Escrito por:Roberto Pliego

La carrera del Chapo Guzmán parece responder a un solo estímulo: el de la venganza. Sus destinatarios: los hermanos Arellano Félix, igualmente poderosos y sanguinarios. Estas páginas dan cuenta de esa guerra, un episodio que no ha llegado a su fin.

Una vida breve

Eran catorce pistoleros, catorce jóvenes pistoleros. Llegaron al aeropuerto de Tijuana, procedentes de San Diego, el 18 de marzo de 1993, cruzaron migración y aduanas y se documentaron en el mostrador de la aerolínea. Iban a Guadalajara. No iban de paseo; iban a matar al Chapo Guzmán.

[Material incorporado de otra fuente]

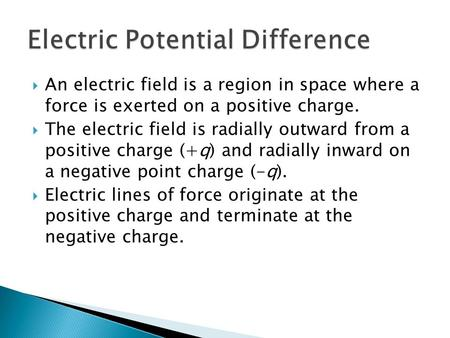  An electric field is a region in space where a force is exerted on a positive charge.  The electric field is radially outward from a positive charge.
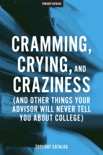Cramming, Crying, and Craziness book summary, reviews and downlod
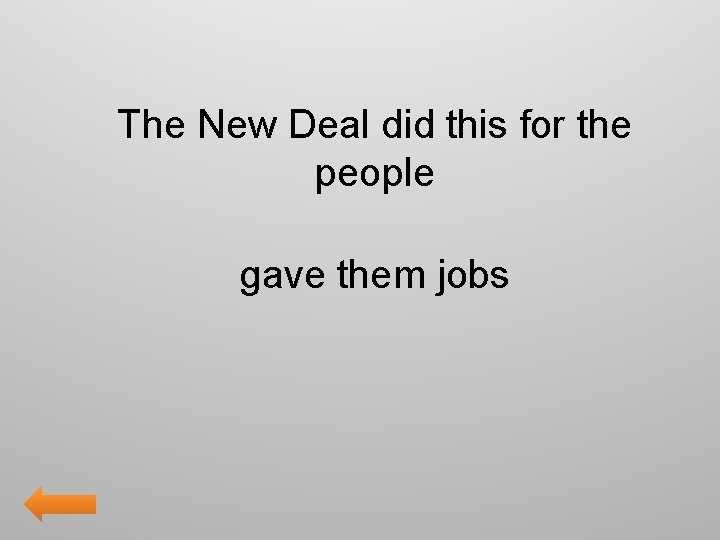 The New Deal did this for the people gave them jobs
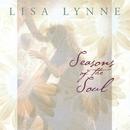 Seasons Of The Soul/Lisa Lynne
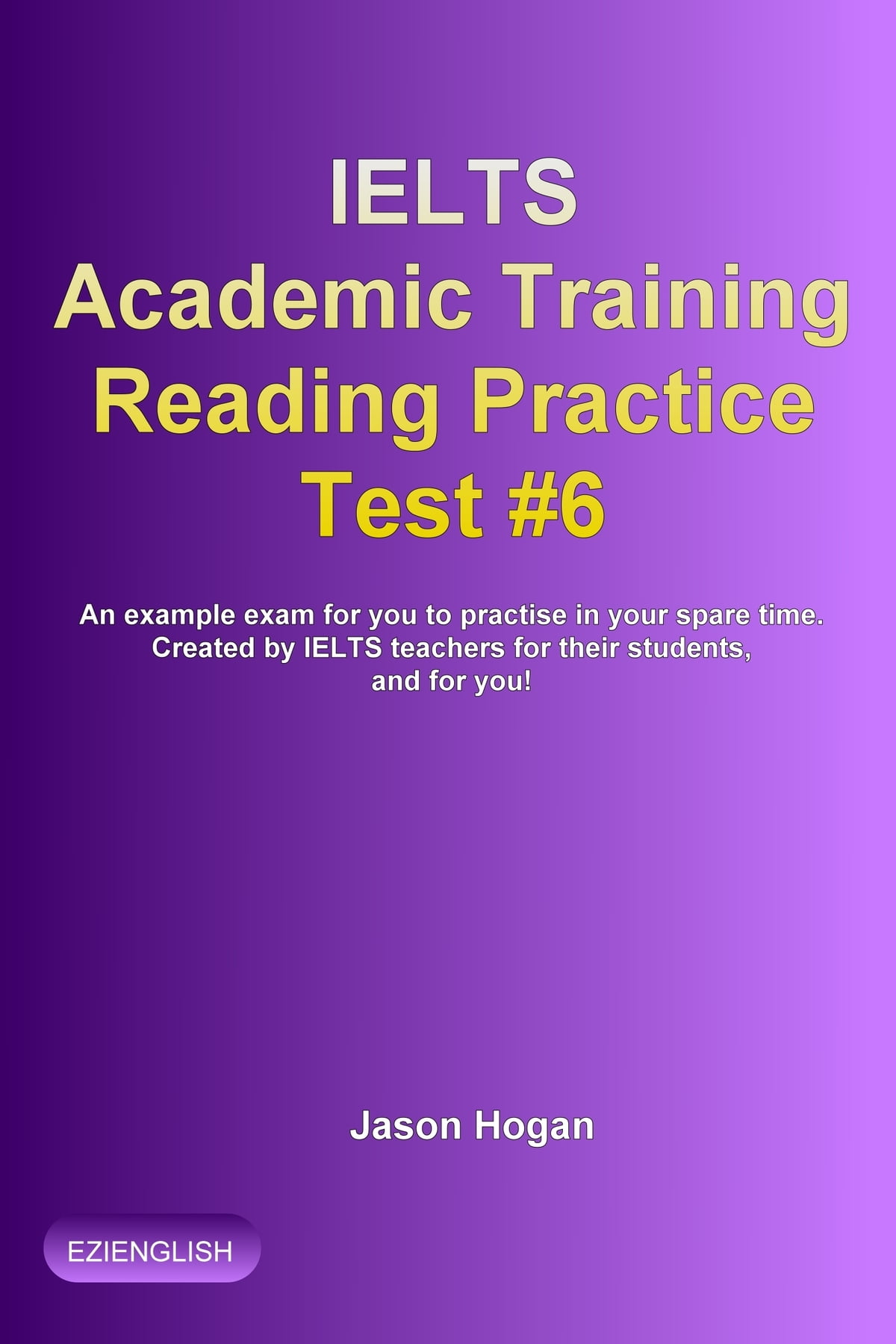- IELTS Academic Training Reading Practice Test #6. An Example Exam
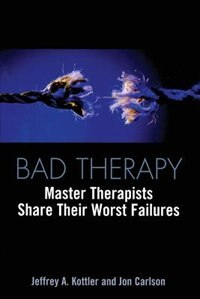 Bad Therapy: Master THerapists Share Their Worst Failures by Jeffrey A. Kottler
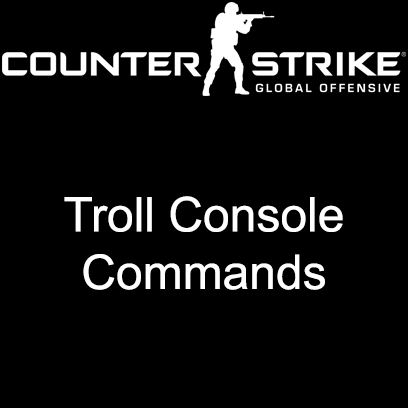 Steam Community :: Guide :: CS:GO - Troll Console Commands [ENG]
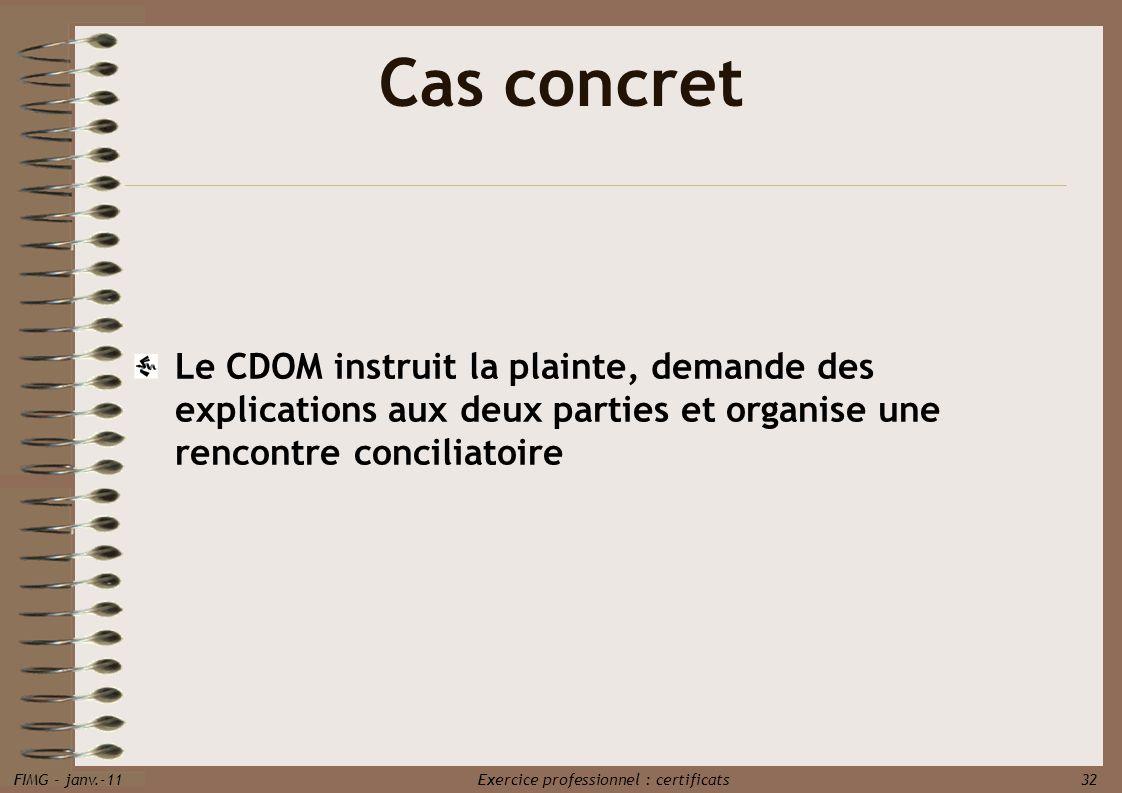 Cas concret Le CDOM instruit la plainte, demande des explications aux deux parties et organise une rencontre conciliatoire.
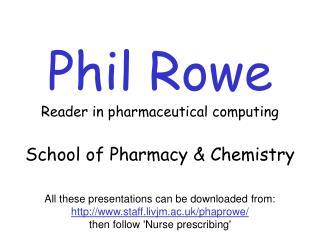 Phil Rowe Reader in pharmaceutical computing  School of Pharmacy  Chemistry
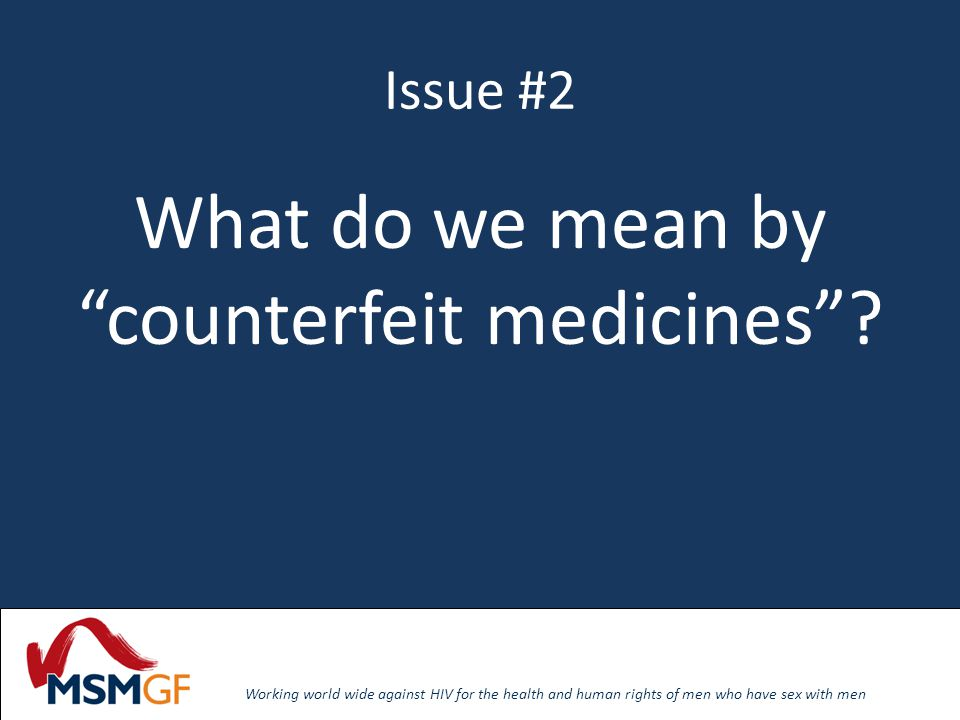 Working world wide against HIV for the health and human rights of men who have sex with men Issue #2 What do we mean by counterfeit medicines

Todos pertenecían a la banda de la Calle Treinta, en Logan Heights. No se distinguían mucho de cualquier otra banda de San Diego. Tenían códigos de honor e iniciaciones violentas, sentimientos de pertenencia, conciencia de grupo, solidaridad de un modo salvaje y bronco. En otros tiempos bailaban, bebían, conquistaban… y de vez en cuando peleaban. La rutina cambió cuando apareció Charlie, un exconvicto de treinta años. Así entraron a la nómina del cártel de Tijuana. No les iba mal como guardaespaldas, golpeadores y enlaces de los hermanos Arellano Félix para traficar en San Diego. Ganaban mil dólares a la semana. Las ejecuciones a la medida se pagaban a treinta mil. No había de qué extrañarse: tenían entrenamiento para manejar armas de alto poder. Se hacían llamar “batos locos”.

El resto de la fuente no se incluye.